START Document extract

On Rock Art you will hear reggae, afro-beat, hip-hop, and, of course, a little rock. But gone are the days where the rock outweighs the weird in Joe's catalog (though he came close on his final effort, Streetcore). Lyrically, Joe turns in his most cerebral and downright mysterious lyrics yet. Nine years later, I still have very little idea as to what some of these songs are about. But when I am in the dark, the obscure imagery of his lyrics cut the mustard well enough.

So how do the Mescaleros stack up against Joe's previous groups, the Clash and (no, I'm not making this next one up) the Latino Rockabilly War? The Mescaleros complement Joe's worldly musical vision better than the Clash did, and are certainly more knowledgeable about the subject. Don't get me wrong, "Let's Go Crazy" and "Washington Bullets" are great songs, but they sound like rock songs with marimbas and shit thrown on top. X-Ray Style features songs designed for chanting, melodica, and all that other good stuff that usually doesn't serve as accompaniment to a middle-aged white dude waxing cryptically.

END Document extract
START Stored data

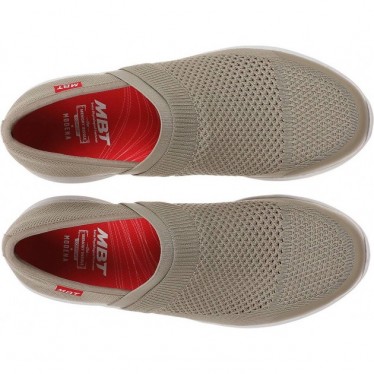 MBT Niwasi Slip On Sneaker 703038 M TAUPE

END Stored data

Prompt –
Answer these questions from the music review:
(a) Which album does the review call Joe's final effort?
(b) Which two earlier groups of Joe's does the review compare the Mescaleros with?
(c) Which two songs does the review say sound like rock songs with marimbas thrown on top?

Response area –
(a) Streetcore
(b) The Clash and the Latino Rockabilly War
(c) "Let's Go Crazy" and "Washington Bullets"